En fait, si l'unanimité se fait sur la nécessité de mettre l'orthographe d'Auxerre en rapport avec la prononciation locale, tous les assistants ne sont pas d'accord pour adopter les deux s. Des savants dijonnais rappellent que la graphie Aucerre a été consacrée par un long usage du XIIᵉ au XIVᵉ siècle, qu'on la rencontre beaucoup plus fréquemment que la graphie avec s et que les vieux vigneron écrivent Aucerre. Au reste, seule importe la prononciation correcte. Les signes, l'orthographe n'ont qu'une valeur conventionnelle et arbitraire.
La voie du progrès
«Pas du tout!», se récrie l'historien René Louis. Pour lui, le débat n'est pas historique mais phonétique. Dans le français actuel, le mode de notation le plus rationnel pour la sifflante sourde entre deux voyelles est le groupe ss (exemple: coussin). Phonétiquement le signe c doit être réservé à la notation de la gutturale sourde (=k) comme cerveau, cinéma sont des anomalies, appelées à disparaître dans la future réforme de l'orthographe à laquelle des grammairiens travaillent. A l'instar des Flamands qui écrivent Brusselle et des Semurois qui adoptés Aussois, on se doit de suivre «la voie du progrès» et d'écrire Ausserre.

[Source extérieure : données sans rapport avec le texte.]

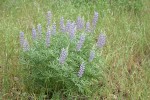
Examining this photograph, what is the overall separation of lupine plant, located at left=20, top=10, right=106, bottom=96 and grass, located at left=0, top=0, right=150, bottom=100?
210 millimetres

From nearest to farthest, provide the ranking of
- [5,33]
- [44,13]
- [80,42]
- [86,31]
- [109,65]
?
[80,42] < [86,31] < [109,65] < [5,33] < [44,13]

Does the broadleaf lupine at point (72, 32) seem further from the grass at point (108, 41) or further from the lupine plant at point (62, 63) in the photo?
the grass at point (108, 41)

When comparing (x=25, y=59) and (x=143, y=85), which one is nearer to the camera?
(x=25, y=59)

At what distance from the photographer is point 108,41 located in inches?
183

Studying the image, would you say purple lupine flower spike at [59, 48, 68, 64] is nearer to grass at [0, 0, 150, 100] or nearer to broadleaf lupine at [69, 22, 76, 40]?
broadleaf lupine at [69, 22, 76, 40]

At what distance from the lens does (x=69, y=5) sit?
550 centimetres

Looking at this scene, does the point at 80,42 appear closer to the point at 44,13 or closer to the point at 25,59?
the point at 25,59

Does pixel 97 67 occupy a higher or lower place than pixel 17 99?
higher

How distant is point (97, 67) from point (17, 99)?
871 mm

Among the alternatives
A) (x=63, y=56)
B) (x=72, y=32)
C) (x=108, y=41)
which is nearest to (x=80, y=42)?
(x=72, y=32)

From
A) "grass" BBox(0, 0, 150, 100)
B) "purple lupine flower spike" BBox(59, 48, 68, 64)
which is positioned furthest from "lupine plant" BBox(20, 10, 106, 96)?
"grass" BBox(0, 0, 150, 100)

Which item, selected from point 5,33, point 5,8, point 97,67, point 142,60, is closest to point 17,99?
point 97,67

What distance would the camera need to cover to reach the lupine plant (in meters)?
3.37

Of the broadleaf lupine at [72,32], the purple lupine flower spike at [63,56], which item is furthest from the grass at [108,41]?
the broadleaf lupine at [72,32]
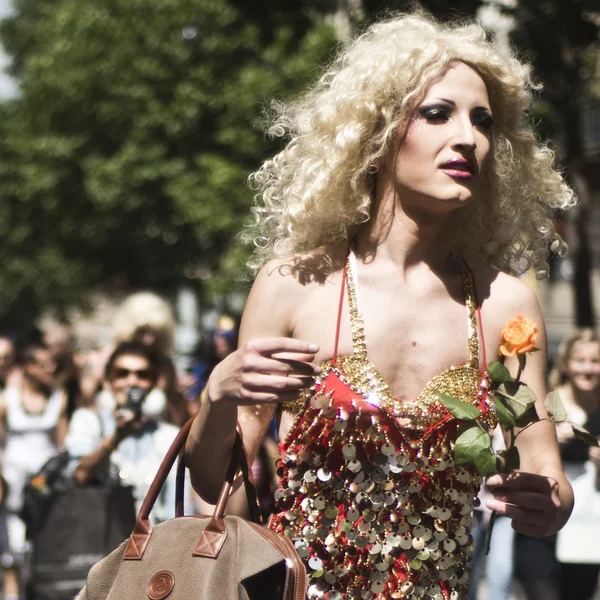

«Pourquoi anticiper sur une problématique réforme de l'orthographe qui n'est pas sûre de voir le jour?», objecte l'archiviste départemental, Henri Forestier. Puis le Dijonnais fait observer que l'x, ce pelé, ce galeux... était utilisé au Moyen-Age sur le territoire bourguignon avec la valeur d'une sifflante sonore (s ou ss) et non celle du ks apparu plus tard dans la France de l'ouest. Au reste, dans le français moderne, cette prononciation subsiste et on n'a jamais cessé de prononcer correctement six, dix ou soixante.
La motion Dauzat est soumise au conseil municipal du 25 septembre. Le débat est vif. Les conséquences matérielles d'un éventuel changement d'orthographe ne sont pas anodines: modifications sur les édifices publics, de la signalétique, des bornes kilométriques, des en-têtes commerciaux... Certains élus, touchés à leur tour par la grâce phonétique, font aussi observer que si, après avoir introduit les deux s, certains s'appliquent à articuler Aus-serre, on entendra une prononciation qui restera défectueuse. L'assemblée décide d'attendre que les savants se soient mis d'accord entre eux.
Quelques jours plus tard, dans l'Yonne Républicaine du 28 novembre 1948, un spirituel anonyme publie un «plaidoyer pour l'x». L'auteur fait valoir que «nous avons là une petite originalité qui attire sur nous l'attention, profitons-en pour servir notre intérêt touristique». Il apprécie l'actuelle orthographe en esthète: «la finesse que donne à ce mot, cet x légèrement dansant comme les ailes d'un moulin à vent qui saisit et disperse je ne sais quelle lumière».
Et les Auxerrois se sont finalement contentés de cet idéal.